Start of PASSAGE PROVIDED
March 15, 1943 ~ January 11, 2022

Born in: Bryan, Texas
Resided in: Bryan, Texas

Oliver Wayne Sadberry, Jr., son of O.W. Sadberry, Sr., and Sylvia (Sealey) Sadberry, was born in Bryan, Texas, March 15, 1943. After elementary school, his parents sought to send their son to a military high school, but he was not allowed to attend segregated Allen Military Academy in Bryan. Instead, he attended St. Emma Military Academy in Powhatan, VA, where he excelled in electronics and graduated high school with honors.

In the U.S. Air Force, Sadberry was member of Strategic Air Command. In 1971, he graduated from Texas A&M University and traveled with the National Science Foundation-funded Polar Research Project to the Antarctic. From 1975 until 1984, he was Assistant Executive Director for Human Services at Brazos Valley Development Council and Area Agency on Aging. Social advocate and civic leader, Sadberry became a driving force for historical collection and archival preservation of fading legacies. Contributor to the 2012 Bryan Blues Festival Book, celebrating area “Blues” history, Sadberry was a talented jazz saxophonist.

Sadberry’s passion for family history dates back to 1979, working on The Sadberry Family Album, inspired by his great aunt, Sedalia (Sadberry) Williams. In 1981, for his publication, with the help of his wife and daughter, Sadberry secured a U.S. Copyright Seal that placed him among the elite U.S. family historians, leading to an eventual 16-year professional role at the Brazos Valley African American Museum (BVAAM) as curator, historical researcher, exhibition designer, oral historian, media spokesperson, acquisitions director, educational events coordinator, and collections and special programs manager. When Sadberry compiled the exhibition commemorating the City of Bryan’s 150th Anniversary, which opened May 7, 2016, he said his aim was to guarantee the inclusion of the contributions made by African Americans to the development of Bryan. He contributed oral history about his father to the effort.
End of PASSAGE PROVIDED
WRITTEN TASK -> Extend the obituary of Oliver Wayne Sadberry, Jr. above, continuing from its final sentence.
Start of MATERIAL PROVIDED
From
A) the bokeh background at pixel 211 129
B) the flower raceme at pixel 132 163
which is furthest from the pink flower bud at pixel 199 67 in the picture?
End of MATERIAL PROVIDED
FINAL RESULT ->
In his BVAAM role and participation on the City of Bryan’s Carnegie History Center Committee, Brazos Valley Speaks (BVS), Sadberry worked with national organizations—George H.W. Bush Presidential Library & Museum, Smithsonian in Washington DC; National Endowment for the Humanities; regional and state historical societies, such as TAMU Cushing Library and University of Texas Briscoe Center—engaging Bryan citizens in history and bringing to them multidisciplinary exhibitions, educational opportunities and multicultural experiences. In 2021, his health forced his departure from BVAAM. In 2020, however, Sadberry had already assembled a team to assist in his most ambitious venture, the Prof. O.W. Sadberry, Sr., Archive, dedicated to his father. He was confident his passion for saving fading legacies would continue when he said, “Once the train leaves the station, there is no turning back.”

Oliver Wayne Sadberry, Jr., died January 11, 2022, at Lampstand Nursing and Rehabilitation Center in Bryan, where staff called him their “hero.” In addition to his parents, Sadberry is preceded in death by his sister, Ethel Conchita Sadberry Crenshaw and his daughter, Heather Feronberg, who had assisted him in creating exhibitions until her death January 9, 2019. He is survived by his sister, Dr. Halcyon (Sadberry) Watkins of San Antonio, Texas; his granddaughter, Jaden Twitty, nephew, Anthony Neal, nephew Ed Crenshaw, niece, Shane Watkins, and nephew, Russell Watkins, Sr. Wayne also leaves behind many grieving relatives, friends, colleagues and loyal supporters, who will never let his legacy fade.

Funeral Services for Oliver Wayne Sadberry, Jr., will be held Monday, January 17, 2022, at 11:00 A.M., followed by a reception at Callaway Jones, 3001 S. College Ave., Bryan, Texas.

In lieu of flowers, the family encourages contributions in memory of Oliver Wayne Sadberry, Jr., either online or mailed to the Brazos Valley African American Museum, 500 E. Pruitt St., Bryan, TX 77803.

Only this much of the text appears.